Акопян поспешил ответить за новичка:
— Рядовой Пахомов, петеэровец[14] из бондаревского полка. Сегодня к нам прислали, товарищ майор.
— Для огневой поддержки?
— Так точно, товарищ майор! — неожиданно твердым голосом ответил сам петеэровец.
— Ну теперь наш брат разведчик не пропадет. Держись, «королевские тигры»! Так, что ли, истребитель танков?
— С «тиграми» не берусь тягаться, товарищ майор, а легкий танк подбил прошлый раз со второго выстрела.
— Ты смотри!..
Медников лукаво, снисходительно улыбался в пышные крестьянские усы. Начальник разведки несколько торжественно, как и подобает в таких случаях, объявил, что приказом командира дивизии младшему сержанту Медникову присваивается звание старшины.
— Служу Советскому Союзу, — негромко, с достоинством ответил пожилой сапер.
Майор достал из полевой сумки новые погоны с красными шелковыми лентами крест-накрест. Медников сбросил плащ-палатку, вытянулся по команде «смирно», и Зарицкий, сняв его мятые выцветшие погоны, укрепил взамен их эти, старшинские, с целлулоидной прокладкой, и пожал ему руку.

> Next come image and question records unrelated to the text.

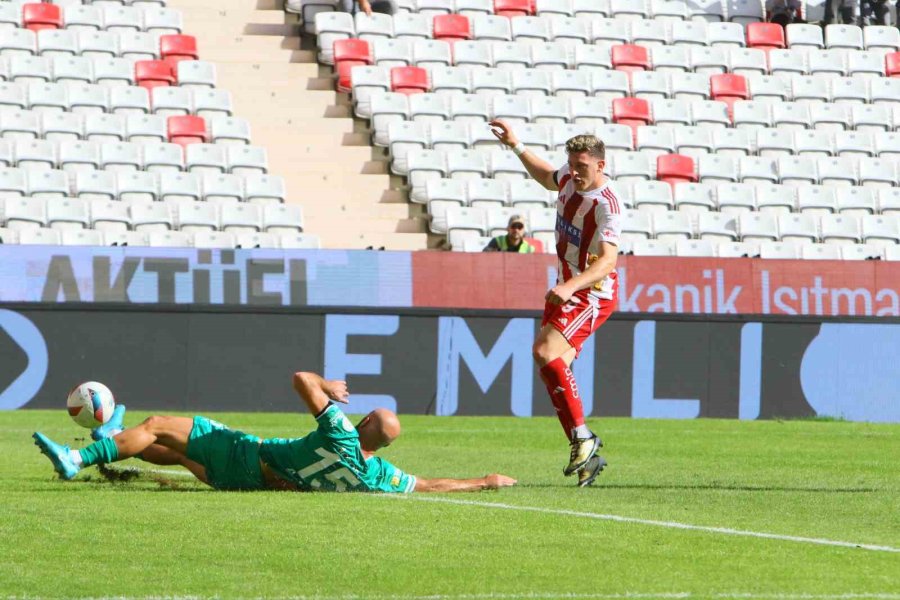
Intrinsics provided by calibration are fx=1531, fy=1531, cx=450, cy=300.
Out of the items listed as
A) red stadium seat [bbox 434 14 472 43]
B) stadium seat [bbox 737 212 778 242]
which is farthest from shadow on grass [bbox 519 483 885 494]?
red stadium seat [bbox 434 14 472 43]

Сапер стоял, будто освещенный пунцовыми бликами погонов, стараясь ничем не выдать своего волнения.
— Хорошо устроились, — сказал майор, оглядев удобную, полного профиля траншею. — Отсюда вас никакие танки не выкурят.
— А чем мы не пехота? — живо отозвался Акопян. — У нас теперь и собственные саперы и даже истребители танков!..
Поднявшись на ступеньку земляной лестницы, которая вела наверх, начальник разведки опять увидел желтое, подернутое копотью большое солнце, на половину диска осевшее за горизонт. «На Балатоне и закатится хваленое светило немецкого военного искусства», — заметил недавно полковник Строев в разговоре с генералом. Может быть, Строев и прав. Но сколько еще вот таких закатов отгорит, отполыхает над венгерским озером, которое тот же Иван Григорьевич окрестил лужей адмирала Хорти.
Когда солнце полностью погрузилось в далекий Балатон, слитно ударили немецкие батареи. Небо сразу померкло, как в грозу, нежданно-негаданно нагрянувшую на серое всхолмленное поле. В глаза кинулась молния близкого разрыва, сухо треснул громовой разряд.
— Товарищ майор! — крикнул Жора.
Он оглянулся. Акопян, Медников и петеэровец, едва успев пригнуться, тут же снова распрямились, чувствуя себя неловко.
— Жаль, испортили немцы великолепный вечер, — с напускным офицерским равнодушием сказал Зарицкий.
Артподготовка была в разгаре. Слева, справа, впереди клубились вихри; обгоняя друг друга, накатывались взрывные волны; тяжкий гул становился уже невыносимым и на дне траншеи.
Они теперь лежали вчетвером на теплой глине, попарно — Медников с Пахомовым, Жора Акопян с майором. Почти рядом, за поворотом хода сообщения, где несколько минут назад стоял Зарицкий, бухнул увесистый снаряд, качнулась земля вокруг, и комья посыпались на них. Жора закрыл глаза. Но, кажется, пронесло.
Вал огня начал удаляться в тыл.
Майор встал первым. Темно-бурые ветвистые разрывы сплошь усеяли теперь всю высоту, на которой находился НП комдива. «Как они там?» — подумал Зарицкий с беспокойством.
Гул отхлынул еще дальше, на восток, и в немецкой стороне возник, ширясь и крепчая, надсадный шум моторов.
— Танки, товарищ майор, — деловито сказал Пахомов. Он подбежал к своему длинному ружью, которое лежало на бруствере, за нишей.
Танков было много, не то что утром. На большой скорости они приближались к первой линии обороны сквозь высокий частокол разрывов. Две или три машины споткнулись на минном поле, но остальные, не сбавляя хода, спешили перемахнуть через траншею, которая отсюда, с тыла, была видна отчетливо. У самой передовой точно с неба опустилась черная завеса, и танки на минуту скрылись из виду. Потом выплыл один, другой, третий, четвертый — уже по эту сторону огневого шва.
— Вот сволочи, плохо дело! — громко выругался Зарицкий.
— Вижу, товарищ майор, — так же деловито, спокойно отозвался петеэровец.
Зарицкий с удивлением быстро глянул на него и усмехнулся: ну что ты, братец, можешь сделать этой своей б е р д а н к о й? Но Пахомов не сводил глаз с танков: они метались то вправо, то влево между воронками, стараясь обмануть наводчиков кинжальной батареи. Занялась жарким пламенем еще одна пятнистая машина, будто на нее плеснули ковш бензина.